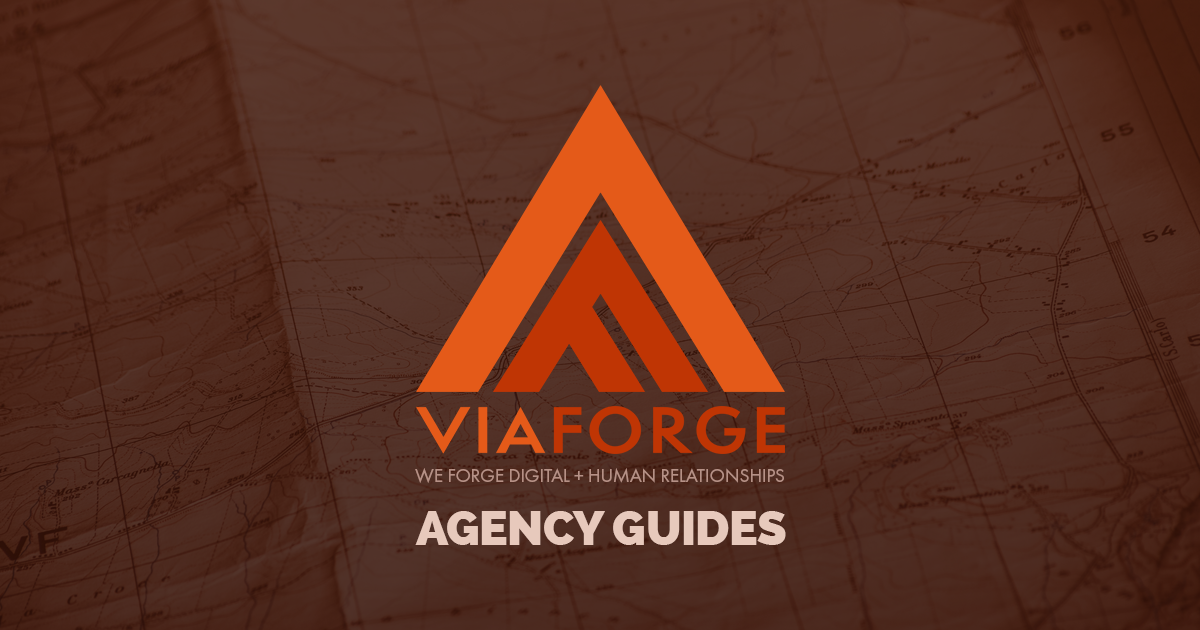 Plan | Guide to Digital Marketing Agencies | ViaForge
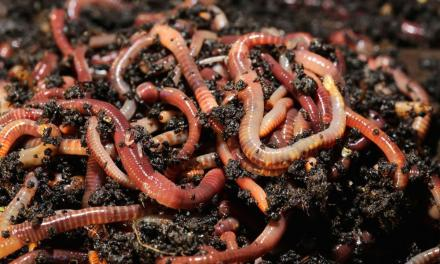 The Ever Increasing Popularity Of Vermicompost In Zimbabwe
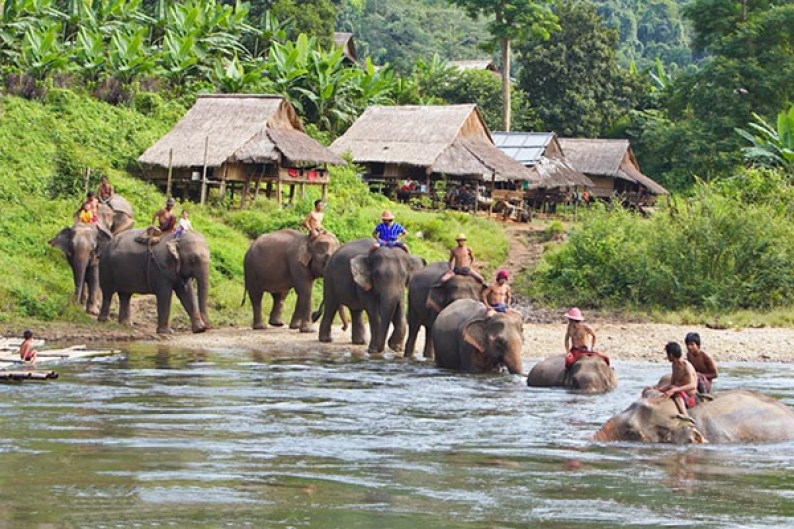 Laos Family Tours: Laos Family Vacation With Elephant Riding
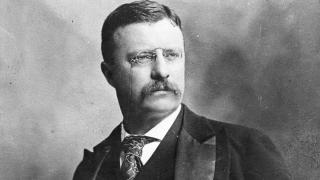 Theodore Roosevelt on the Cowardice of Cynicism and the Courage to Create Rather Than Tear Down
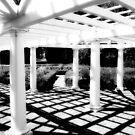 Garden Shadows # 2 by David Schroeder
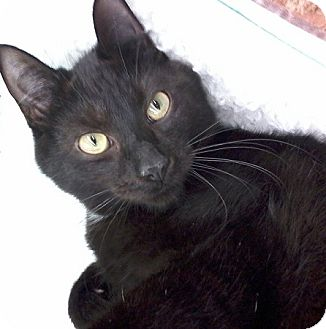 Domestic Shorthair Kitten for adoption in Fairborn, Ohio - Eclipse-Diamond Litter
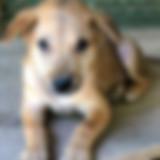 Puppy1-sm.jpg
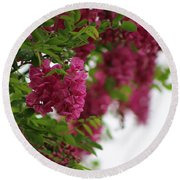 Amaranth Pink Flowering Locust Tree In Spring Rain Round Beach Towel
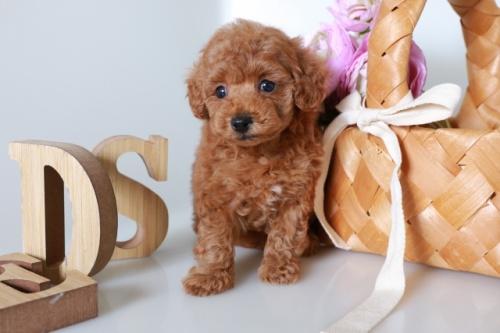 トイプードルの子犬(ID:1250011140)の2枚目の写真/更新日:2020-09-19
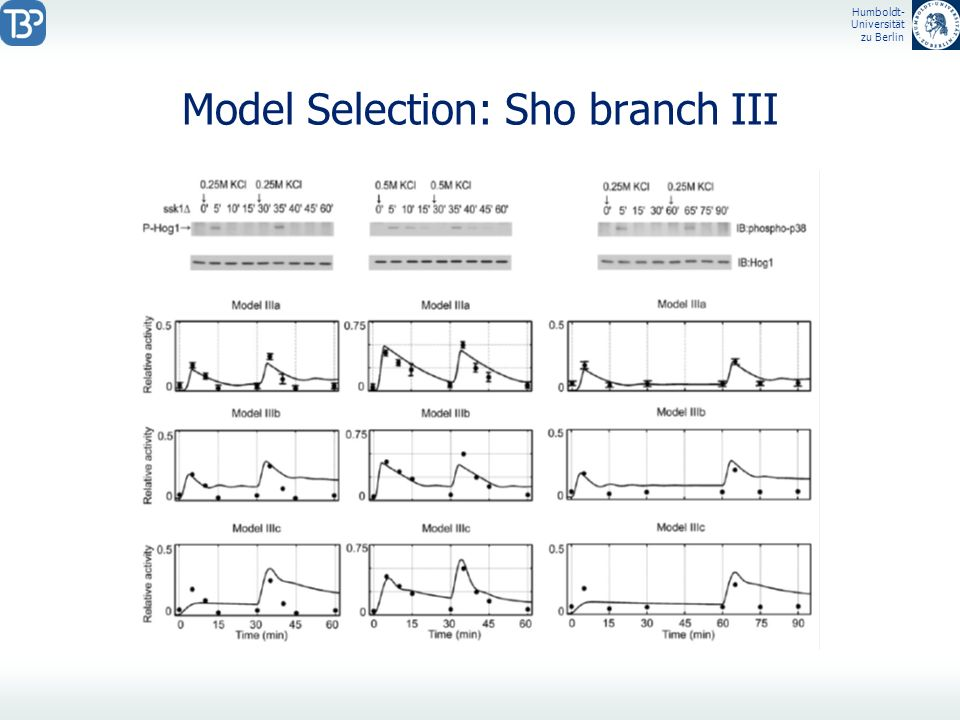 Model Selection: Sho branch III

---

* [PROMPT]: Leave out the pictures, and retype exactly the lines from the one containing "Puppy1-sm.jpg" through the last line of the data above, no more and no less.

* [THE COMPLETED TASK]:
 Puppy1-sm.jpg
 Amaranth Pink Flowering Locust Tree In Spring Rain Round Beach Towel
 トイプードルの子犬(ID:1250011140)の2枚目の写真/更新日:2020-09-19
 Model Selection: Sho branch III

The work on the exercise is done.